Kaset video, keping CD dan DVD, serta perangkat murahan buatan Cina untuk memutarnya, dengan cepat menjadi barang paling laku di pasar gelap. Seperti kokain, jual beli drama Korea bajakan seringnya hanya sebatas kepentingan bisnis. Namun banyak pembelot dan grup pro-demokrasi ikut membantu menyebarluaskan barang haram ini.
Mungkinkah Akan Ada Perlawanan Massif?
Ketika ditanya kans perlawanan warga Korea Utara, Slavoj Zizek menjawab dengan pesimis. Menurutnya, pemberontakan tidak terjadi ketika keadaan berada di titik paling putus asa. Pemberontakan terjadi ketika hal-hal menjadi sedikit lebih longgar. Karena ada nasihat buat para diktator: Jangan ada kompromi! Jadilah brutal! Saat kalian mulai membuat kompromi, orang akan menuntut lebih dan lebih. Dalam hal ini, Bung Besar Korea Utara melaksanakan kediktaktorannya dengan amanah.
Tapi secercah harapan itu ada pada drama Korea. Kang Dong-wan dari Korea Institute for National Unification berkomentar, “Berkat menonton drama Korea Selatan, warga Korea Utara belajar kebohongan pemerintahnya sekaligus timbul keinginan untuk hidup dalam masyarakat yang lebih maju seperti di Selatan.”

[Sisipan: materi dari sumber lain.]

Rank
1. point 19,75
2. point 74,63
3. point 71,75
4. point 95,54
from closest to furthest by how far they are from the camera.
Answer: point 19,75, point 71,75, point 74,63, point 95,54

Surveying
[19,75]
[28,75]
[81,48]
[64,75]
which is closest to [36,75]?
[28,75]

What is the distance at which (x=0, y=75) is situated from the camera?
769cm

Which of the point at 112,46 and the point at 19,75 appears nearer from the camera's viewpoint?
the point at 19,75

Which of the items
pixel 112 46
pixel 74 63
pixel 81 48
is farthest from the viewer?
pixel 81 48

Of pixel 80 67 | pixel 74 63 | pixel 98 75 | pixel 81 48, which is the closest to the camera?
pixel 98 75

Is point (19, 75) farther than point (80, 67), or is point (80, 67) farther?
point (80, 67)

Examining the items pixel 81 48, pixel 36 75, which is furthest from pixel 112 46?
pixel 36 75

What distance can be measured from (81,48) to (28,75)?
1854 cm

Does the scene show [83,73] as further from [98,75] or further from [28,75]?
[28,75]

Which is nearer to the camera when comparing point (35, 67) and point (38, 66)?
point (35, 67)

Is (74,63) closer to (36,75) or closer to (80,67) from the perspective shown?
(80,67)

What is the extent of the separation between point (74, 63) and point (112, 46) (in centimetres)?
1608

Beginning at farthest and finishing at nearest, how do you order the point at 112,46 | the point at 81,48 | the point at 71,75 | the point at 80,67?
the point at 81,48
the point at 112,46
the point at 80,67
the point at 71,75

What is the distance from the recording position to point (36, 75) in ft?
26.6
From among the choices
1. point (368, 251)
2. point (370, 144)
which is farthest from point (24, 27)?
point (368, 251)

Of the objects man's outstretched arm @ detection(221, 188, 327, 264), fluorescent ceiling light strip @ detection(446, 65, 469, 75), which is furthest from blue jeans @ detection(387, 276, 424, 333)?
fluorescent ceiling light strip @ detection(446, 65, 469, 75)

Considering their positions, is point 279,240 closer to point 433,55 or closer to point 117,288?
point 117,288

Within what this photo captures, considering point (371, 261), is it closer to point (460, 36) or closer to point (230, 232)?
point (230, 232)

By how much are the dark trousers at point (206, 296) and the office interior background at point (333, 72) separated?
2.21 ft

Dong-wan menulis buku The Korean Wave Shakes North Korea yang disusun berdasarkan wawancara mendalam dengan 33 pembelot dari sembilan provinsi di Korea Utara. Hasil penelitian menekankan bahwa pembicaraan tentang gelombang Korea ini bukan sesuatu yang dibesar-besarkan. Ternyata 50 persen dari pembelot menikmati media visual Korea Selatan lebih dari sekali seminggu sebelum mereka melarikan diri ke Selatan.
Warga Korea Utara mengagumi Korea Selatan berkat imaji kehidupan yang dicitrakan. Menurut Dong-wan, pembelot yang telah menonton drama Korea datang dengan mimpi bahwa mereka akan menjadi kaya di sini. Tapi yang lebih penting adalah bahwa akses terhadap dunia luar tersebut memicu orang-orang Korea Utara agar bisa memikirkan ulang sebuah masyarakat yang terbuka seperti di Korea Selatan.
“Saya yakin opera sabun punya dampak bagi warga Korea Utara,” kata Jang Se-yul, professor Matematika yang berhasil menyebrang ke Selatan. “Saya buktinya,” tegasnya.